Package guarantees
A package comprises some number of slots and some amount of memory all on a single host.
Administrators can configure an service class of a number of packages for jobs of a particular class. A package has all the slot and memory resources for a single job of that class to run. Each job running in a guarantee pool must occupy the whole multiple of packages.
Configuring guarantee package policies
Guarantee policies (pools) are configured in lsb.resources. For package guarantees, these policies specify:
- A set (pool) of hosts
- The resources in a package
- How many packages to reserve for each set of service classes
- Policies for loaning out reserved resources that are not immediately needed
Configuration is done the same as for a slot or host guarantee policy, with a
GuaranteedResourcePoolsection in lsb.resources. The main
difference being that the TYPE parameter is used to express the package
resources. The following example is a guarantee package pool defined in
lsb.resources:
Begin GuaranteedResourcePool
NAME = example_pool
TYPE = package[slots=1:mem=1000]
HOSTS = hgroup1
RES_SELECT = mem > 16000
DISTRIBUTION = ([sc1, 25%] [sc2, 25%] [sc3, 30%])
End GuaranteedResourcePool
A package does not necessarily require both slots and memory. Setting TYPE=package[slots=1] gives essentially the same result as a slot pool. It may be useful to have only slots in a package (and not mem) in order to provide guarantees for parallel jobs that require multiple CPUs on a single host, where memory is not an important resource. It is likely not useful to configure guarantees of only memory without slots, although the feature supports this.
Each host can belong to at most one slot/host/package guarantee pool. At mbatchd startup time, it will go through hosts one by one. For each host, mbatchd will go through the list of guarantee pools in configuration order, and assign the host to the first pool for which the job meets the RES_SELECT and HOSTS criteria.
Total packages of a pool
The total packages of a pool is intended to represent the number of packages that can be supplied by the pool if there are no jobs running in the pool. This total is used for:
- Display purposes – bresources displays the total for each pool, as well as showing the pool status as overcommitted when the number guaranteed in the pool exceeds the total.

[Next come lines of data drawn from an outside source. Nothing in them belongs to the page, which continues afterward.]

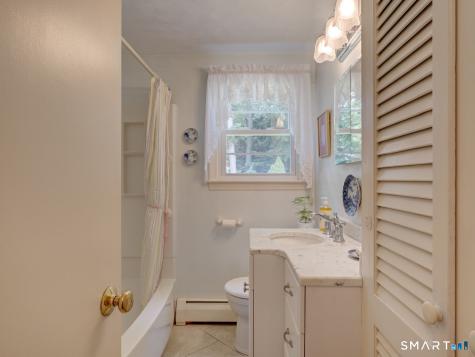 8 Circle Drive Enfield CT 06082
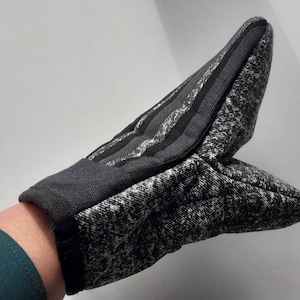 Kitchen Glove Thick Oven Mitt Baking Loves Pot Holder Kitchen Gift
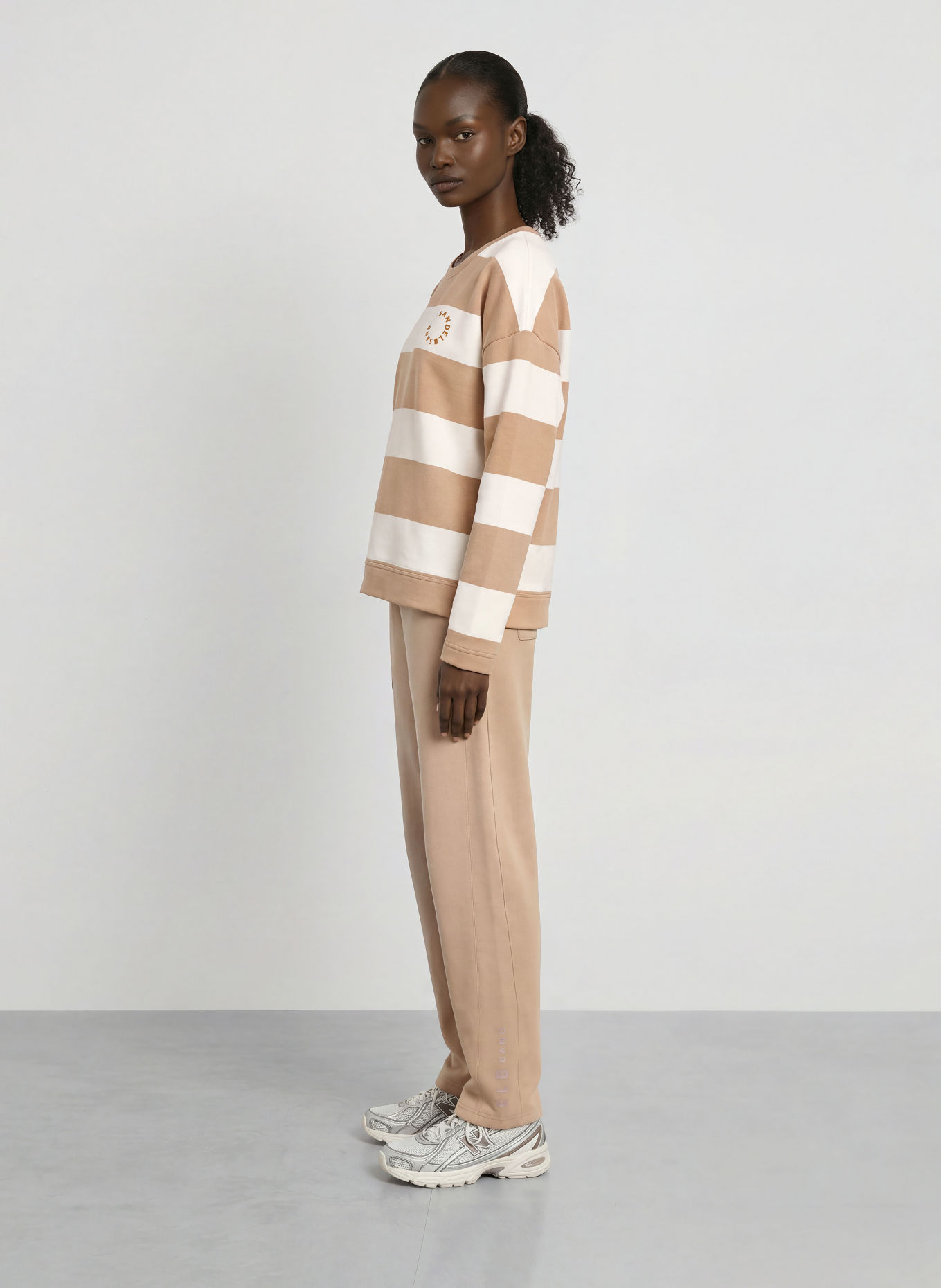 ELBSAND HILMA Sweatshirt: WHITE / LIGHT BROWN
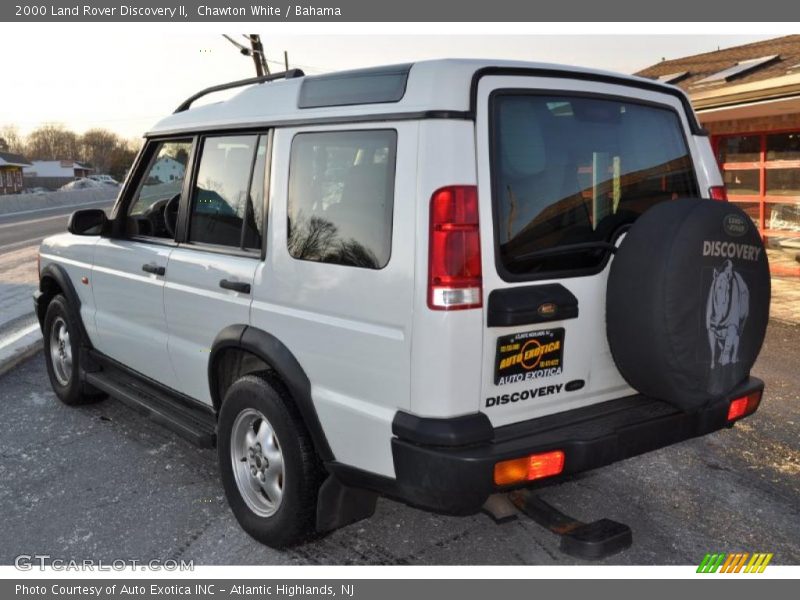 Chawton White / Bahama 2000 Land Rover Discovery II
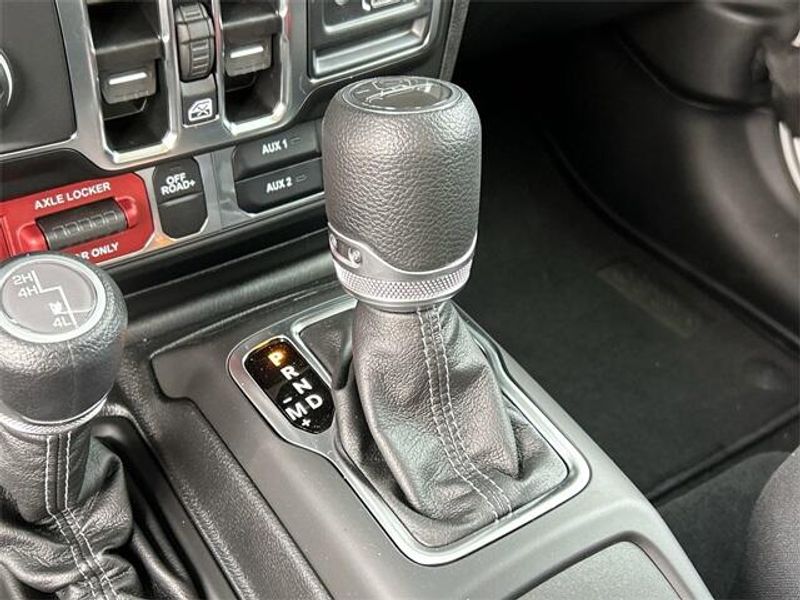 New 2025 Jeep Gladiator Mojave 4x4Image 21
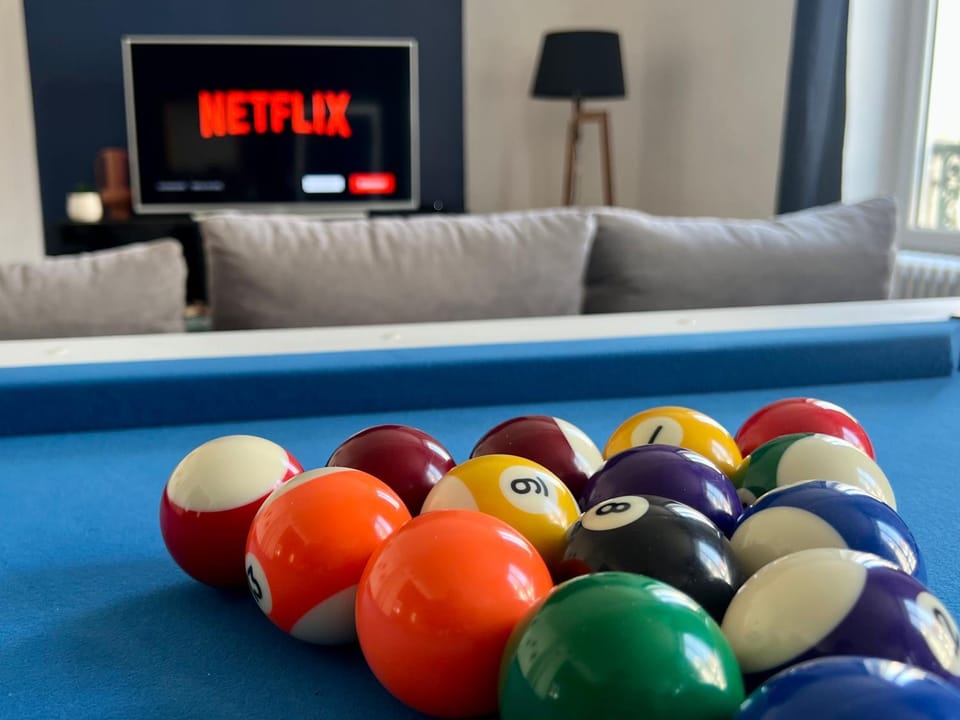 Billiard, TV and multimedia, Living room, Seating area, Evening entertainment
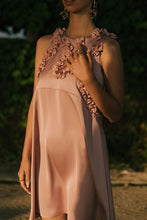 Load image into Gallery viewer, Peonia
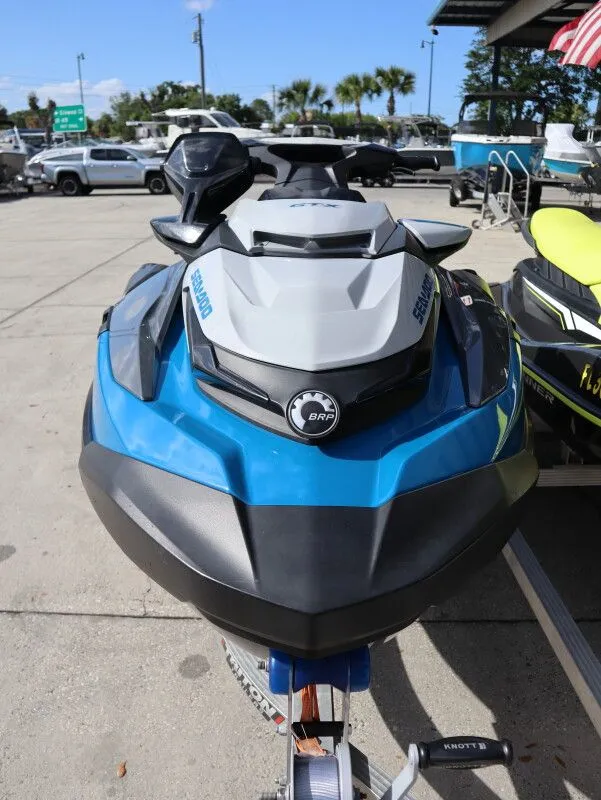 Slide: The Image of Sea-Doo GTX 170 2021 - 4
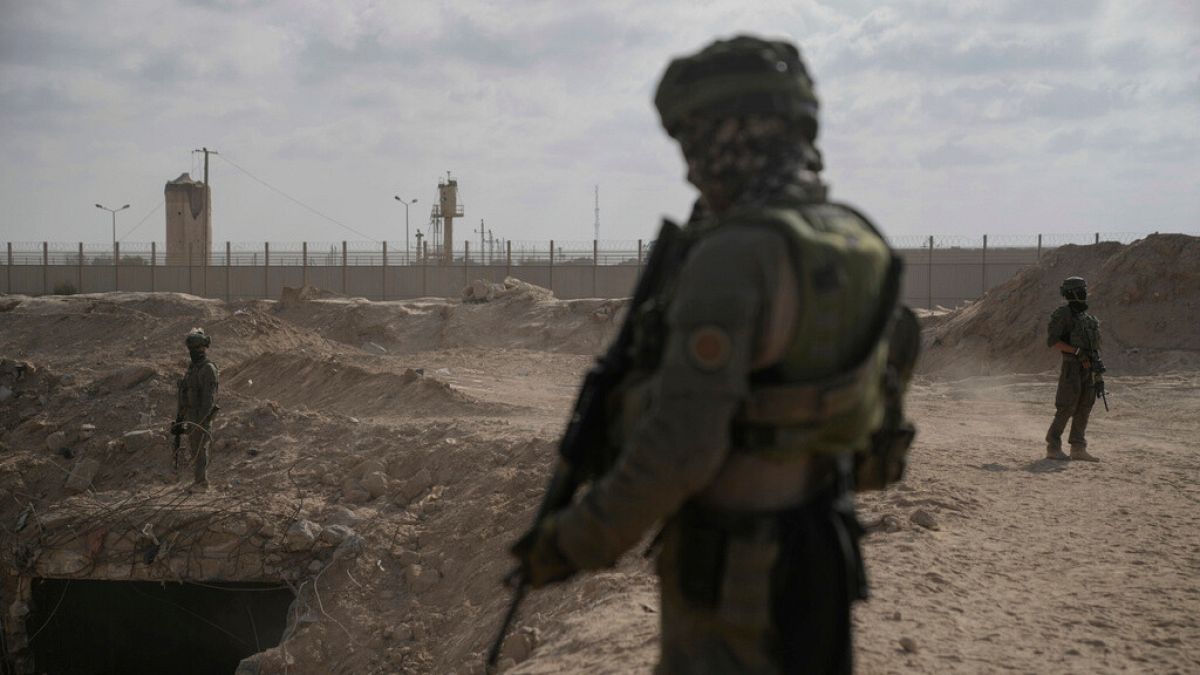 Israeli army won't withdraw from Gaza-Egypt border, says official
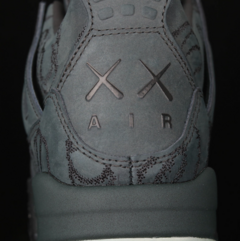 Imagem do Nike Air Jordan 4 OG Kaws Black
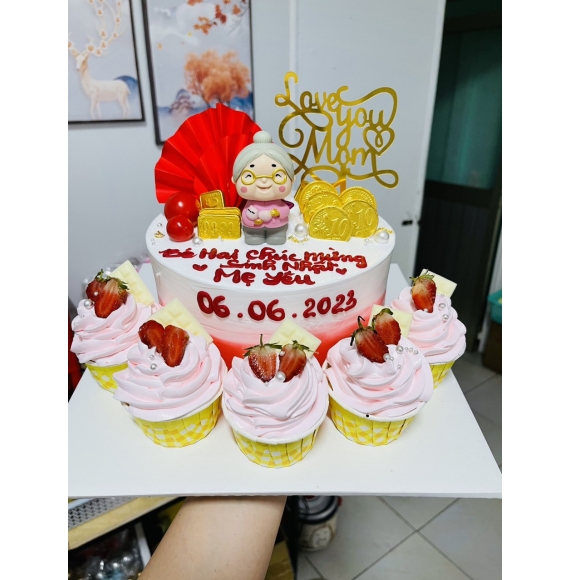 Mẫu bánh tặng mẹ kèm cup cake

- Determining the actual number of packages to reserve when guarantees are given as percentages instead of absolute numbers.
LSF calculates the total packages of a pool by summing over all hosts in the pool, the total package each host. Hosts that are currently unavailable are not considered to be part of a pool. On each host in a pool, the total contributed by the host is the number of packages that fit into the MXJ and total memory of the host. For the purposes of computing the total packages of the host, mbschd estimates the total memory for LSF jobs as the minimum of:
- The total slots of the host (MXJ), and
- The maximum memory of the host; that is, maxmem as reported by the lshosts command.
The total packages on a host is the number of packages that can fit into the total slots and maxmem of the host. This way, the memory occupied by processes on the host that do not belong to LSF jobs does not count toward the total packages for the host. Even if you kill all the memory occupied by jobs on the host, LSF jobs might not use memory all the way to maxmem.
Memory on a host can be used by processes outside of LSF jobs. Even when no jobs are running on a host, the number of free packages on the host is less than the total packages of the host. The free packages are computed from the available slots and available memory.
Currently available packages in a pool
So that LSF knows how many packages to reserve during scheduling, LSF must track the number of available packages in each package pool. The number of packages available on a host in the pool is equal to the number of packages that fit into the free resources on the host. The available packages of a pool is simply this amount summed over all hosts in the pool.
For example, suppose there are 5 slots and 5 GB of memory free on the host. Each package contains 2 slots and 2 GB of memory. Therefore, 2 packages are currently available on the host.
Hosts in other states are temporarily excluded from the pool, and any SLA jobs running on hosts in other states are not counted towards the guarantee.